(Short descriptive text snippets)
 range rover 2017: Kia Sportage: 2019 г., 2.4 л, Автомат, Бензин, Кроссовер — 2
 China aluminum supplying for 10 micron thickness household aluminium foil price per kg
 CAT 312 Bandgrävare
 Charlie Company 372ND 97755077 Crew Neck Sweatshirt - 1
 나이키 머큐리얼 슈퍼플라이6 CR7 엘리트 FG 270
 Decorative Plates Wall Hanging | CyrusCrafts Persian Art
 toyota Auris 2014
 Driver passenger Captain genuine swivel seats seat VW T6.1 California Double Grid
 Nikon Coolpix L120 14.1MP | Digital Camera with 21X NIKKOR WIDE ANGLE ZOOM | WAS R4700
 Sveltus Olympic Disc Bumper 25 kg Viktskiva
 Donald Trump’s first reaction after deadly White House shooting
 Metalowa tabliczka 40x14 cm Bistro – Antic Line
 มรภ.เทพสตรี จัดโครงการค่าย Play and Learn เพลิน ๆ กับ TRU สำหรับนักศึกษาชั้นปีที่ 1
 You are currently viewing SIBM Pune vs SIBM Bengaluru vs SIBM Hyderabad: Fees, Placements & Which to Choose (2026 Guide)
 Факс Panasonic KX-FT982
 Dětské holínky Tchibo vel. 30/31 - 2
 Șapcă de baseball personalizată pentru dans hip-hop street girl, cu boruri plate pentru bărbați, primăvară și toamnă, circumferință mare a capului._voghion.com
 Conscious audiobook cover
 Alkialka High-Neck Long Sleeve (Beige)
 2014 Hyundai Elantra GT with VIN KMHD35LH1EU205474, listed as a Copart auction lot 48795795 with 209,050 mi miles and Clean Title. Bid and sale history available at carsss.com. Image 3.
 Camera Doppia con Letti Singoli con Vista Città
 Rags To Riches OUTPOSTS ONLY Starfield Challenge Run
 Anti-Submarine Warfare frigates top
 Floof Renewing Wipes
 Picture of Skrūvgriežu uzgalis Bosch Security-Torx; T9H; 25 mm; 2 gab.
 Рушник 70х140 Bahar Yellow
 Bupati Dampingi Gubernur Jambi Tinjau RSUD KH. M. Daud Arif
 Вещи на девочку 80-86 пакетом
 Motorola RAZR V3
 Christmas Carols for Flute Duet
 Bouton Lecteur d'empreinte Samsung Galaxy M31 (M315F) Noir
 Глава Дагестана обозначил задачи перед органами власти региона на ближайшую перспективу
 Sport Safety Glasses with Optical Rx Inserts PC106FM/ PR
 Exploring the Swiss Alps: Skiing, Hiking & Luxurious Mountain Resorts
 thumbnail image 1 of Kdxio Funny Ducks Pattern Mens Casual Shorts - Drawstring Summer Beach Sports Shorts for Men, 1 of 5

Your objective
Reproduce the data above in full, keeping it exactly the same.

Answer area
 range rover 2017: Kia Sportage: 2019 г., 2.4 л, Автомат, Бензин, Кроссовер — 2
 China aluminum supplying for 10 micron thickness household aluminium foil price per kg
 CAT 312 Bandgrävare
 Charlie Company 372ND 97755077 Crew Neck Sweatshirt - 1
 나이키 머큐리얼 슈퍼플라이6 CR7 엘리트 FG 270
 Decorative Plates Wall Hanging | CyrusCrafts Persian Art
 toyota Auris 2014
 Driver passenger Captain genuine swivel seats seat VW T6.1 California Double Grid
 Nikon Coolpix L120 14.1MP | Digital Camera with 21X NIKKOR WIDE ANGLE ZOOM | WAS R4700
 Sveltus Olympic Disc Bumper 25 kg Viktskiva
 Donald Trump’s first reaction after deadly White House shooting
 Metalowa tabliczka 40x14 cm Bistro – Antic Line
 มรภ.เทพสตรี จัดโครงการค่าย Play and Learn เพลิน ๆ กับ TRU สำหรับนักศึกษาชั้นปีที่ 1
 You are currently viewing SIBM Pune vs SIBM Bengaluru vs SIBM Hyderabad: Fees, Placements & Which to Choose (2026 Guide)
 Факс Panasonic KX-FT982
 Dětské holínky Tchibo vel. 30/31 - 2
 Șapcă de baseball personalizată pentru dans hip-hop street girl, cu boruri plate pentru bărbați, primăvară și toamnă, circumferință mare a capului._voghion.com
 Conscious audiobook cover
 Alkialka High-Neck Long Sleeve (Beige)
 2014 Hyundai Elantra GT with VIN KMHD35LH1EU205474, listed as a Copart auction lot 48795795 with 209,050 mi miles and Clean Title. Bid and sale history available at carsss.com. Image 3.
 Camera Doppia con Letti Singoli con Vista Città
 Rags To Riches OUTPOSTS ONLY Starfield Challenge Run
 Anti-Submarine Warfare frigates top
 Floof Renewing Wipes
 Picture of Skrūvgriežu uzgalis Bosch Security-Torx; T9H; 25 mm; 2 gab.
 Рушник 70х140 Bahar Yellow
 Bupati Dampingi Gubernur Jambi Tinjau RSUD KH. M. Daud Arif
 Вещи на девочку 80-86 пакетом
 Motorola RAZR V3
 Christmas Carols for Flute Duet
 Bouton Lecteur d'empreinte Samsung Galaxy M31 (M315F) Noir
 Глава Дагестана обозначил задачи перед органами власти региона на ближайшую перспективу
 Sport Safety Glasses with Optical Rx Inserts PC106FM/ PR
 Exploring the Swiss Alps: Skiing, Hiking & Luxurious Mountain Resorts
 thumbnail image 1 of Kdxio Funny Ducks Pattern Mens Casual Shorts - Drawstring Summer Beach Sports Shorts for Men, 1 of 5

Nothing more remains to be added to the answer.